(WORK INSTRUCTIONS):
- a) In the passage on Cannes monitoring, rewrite the part that opens with "However, monitoring and" and closes with "to run smoothly.", putting "playbook" in place of "runbook".
- b) According to the passage on Cannes monitoring, which tool is used to visualize the metrics and build a live dashboard of Cannes performance?

(PAGE):

The model performance metrics above are calculated hourly and stored in Hive. We use Superset for visualizing important metrics and creating a live dashboard of Cannes performance over time. Superset alerts built off the metrics tables proactively let us know when underlying model behavior has changed, hopefully well in advance of any client-facing impact. 

However, monitoring and alerting alone are insufficient for ensuring system health; establishing clear ownership and escalation processes is also necessary. For instance, we documented specific upstream dependencies of ML systems that could impact the results of the model. We also created a runbook for the on-call engineer which details steps for troubleshooting whether the issue is within Cannes or another part of the system, and a path of escalation if the root cause is the ML model. Close collaboration between ML and non-ML teams thus helps ensure Cannes continues to run smoothly.

(DATA ENTRIES):
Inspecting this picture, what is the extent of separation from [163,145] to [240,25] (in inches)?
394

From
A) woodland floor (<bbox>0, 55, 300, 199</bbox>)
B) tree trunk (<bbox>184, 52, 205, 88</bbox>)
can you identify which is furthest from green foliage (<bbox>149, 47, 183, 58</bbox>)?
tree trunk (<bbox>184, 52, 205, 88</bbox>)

(OUTPUTS):
- a)
However, monitoring and alerting alone are insufficient for ensuring system health; establishing clear ownership and escalation processes is also necessary. For instance, we documented specific upstream dependencies of ML systems that could impact the results of the model. We also created a playbook for the on-call engineer which details steps for troubleshooting whether the issue is within Cannes or another part of the system, and a path of escalation if the root cause is the ML model. Close collaboration between ML and non-ML teams thus helps ensure Cannes continues to run smoothly.

- b) Superset